### Data entries
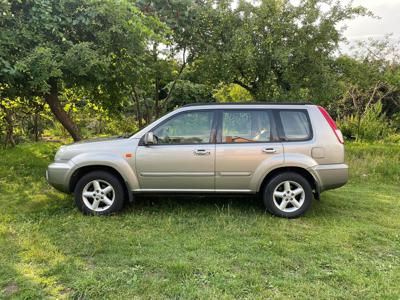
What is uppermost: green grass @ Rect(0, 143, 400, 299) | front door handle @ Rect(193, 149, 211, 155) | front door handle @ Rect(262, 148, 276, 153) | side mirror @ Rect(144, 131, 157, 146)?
side mirror @ Rect(144, 131, 157, 146)

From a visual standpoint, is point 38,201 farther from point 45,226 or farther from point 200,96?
point 200,96

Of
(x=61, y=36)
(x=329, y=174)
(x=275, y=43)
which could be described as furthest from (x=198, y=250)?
(x=275, y=43)

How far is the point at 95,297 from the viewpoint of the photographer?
125 inches

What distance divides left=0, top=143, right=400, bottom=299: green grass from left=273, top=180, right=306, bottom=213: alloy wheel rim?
22 centimetres

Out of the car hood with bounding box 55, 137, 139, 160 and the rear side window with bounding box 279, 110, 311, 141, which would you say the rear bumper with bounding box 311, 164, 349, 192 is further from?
the car hood with bounding box 55, 137, 139, 160

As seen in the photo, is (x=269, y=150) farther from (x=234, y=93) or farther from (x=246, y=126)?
(x=234, y=93)

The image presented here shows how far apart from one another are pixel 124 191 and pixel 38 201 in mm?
1731

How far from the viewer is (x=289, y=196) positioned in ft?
17.4

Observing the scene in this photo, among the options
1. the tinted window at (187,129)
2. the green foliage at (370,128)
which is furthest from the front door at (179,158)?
the green foliage at (370,128)

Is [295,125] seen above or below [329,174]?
above

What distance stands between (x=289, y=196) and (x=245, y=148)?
37.0 inches

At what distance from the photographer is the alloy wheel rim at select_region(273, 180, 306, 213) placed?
17.4ft

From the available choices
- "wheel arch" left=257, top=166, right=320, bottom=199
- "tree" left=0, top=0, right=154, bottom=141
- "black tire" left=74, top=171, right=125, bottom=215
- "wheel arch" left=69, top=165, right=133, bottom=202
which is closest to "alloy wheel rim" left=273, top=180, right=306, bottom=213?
"wheel arch" left=257, top=166, right=320, bottom=199

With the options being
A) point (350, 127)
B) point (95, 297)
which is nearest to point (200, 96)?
point (350, 127)
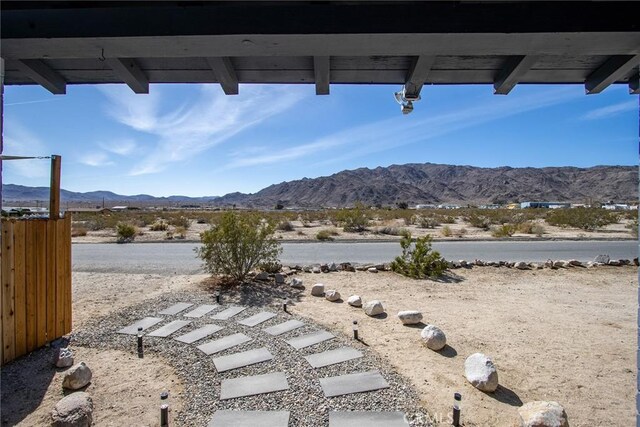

### What you should do
Collect every line of the rows above that contains the string "left", treating uppercase and lowercase letters as distinct.

### Result below
What distance divides left=0, top=143, right=400, bottom=299: green grass from left=273, top=180, right=306, bottom=213: alloy wheel rim?
- "wheel arch" left=257, top=166, right=320, bottom=199
- "tree" left=0, top=0, right=154, bottom=141
- "black tire" left=74, top=171, right=125, bottom=215
- "wheel arch" left=69, top=165, right=133, bottom=202
which is closest to "alloy wheel rim" left=273, top=180, right=306, bottom=213?
"wheel arch" left=257, top=166, right=320, bottom=199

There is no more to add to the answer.